>> begin TASK INPUTS

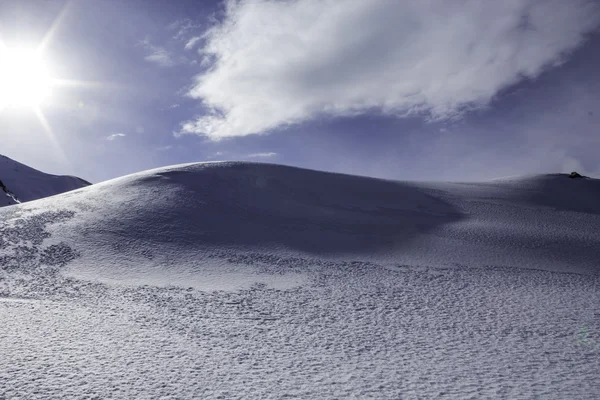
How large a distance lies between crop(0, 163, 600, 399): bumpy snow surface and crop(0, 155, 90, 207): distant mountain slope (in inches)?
3624

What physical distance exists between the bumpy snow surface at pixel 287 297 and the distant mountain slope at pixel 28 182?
9205cm

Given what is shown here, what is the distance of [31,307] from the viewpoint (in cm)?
889

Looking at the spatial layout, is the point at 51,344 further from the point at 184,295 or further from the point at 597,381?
the point at 597,381

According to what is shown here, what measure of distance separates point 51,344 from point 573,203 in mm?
32704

>> end TASK INPUTS

### DIRECTION
Reproduce the full listing above verbatim, with no pictures included.

### RESULT OF THE TASK
How large a distance lies between crop(0, 163, 600, 399): bumpy snow surface and crop(0, 155, 90, 207): distant mountain slope (in inches)?
3624

What physical distance exists between the bumpy snow surface at pixel 287 297 and the distant mountain slope at pixel 28 182?
9205cm

Given what is shown here, what is the distance of [31,307] from the viewpoint (in cm)?
889

Looking at the spatial layout, is the point at 51,344 further from the point at 184,295 or further from the point at 597,381?
the point at 597,381

According to what is shown here, what measure of distance separates point 51,344 from point 573,203 in mm?
32704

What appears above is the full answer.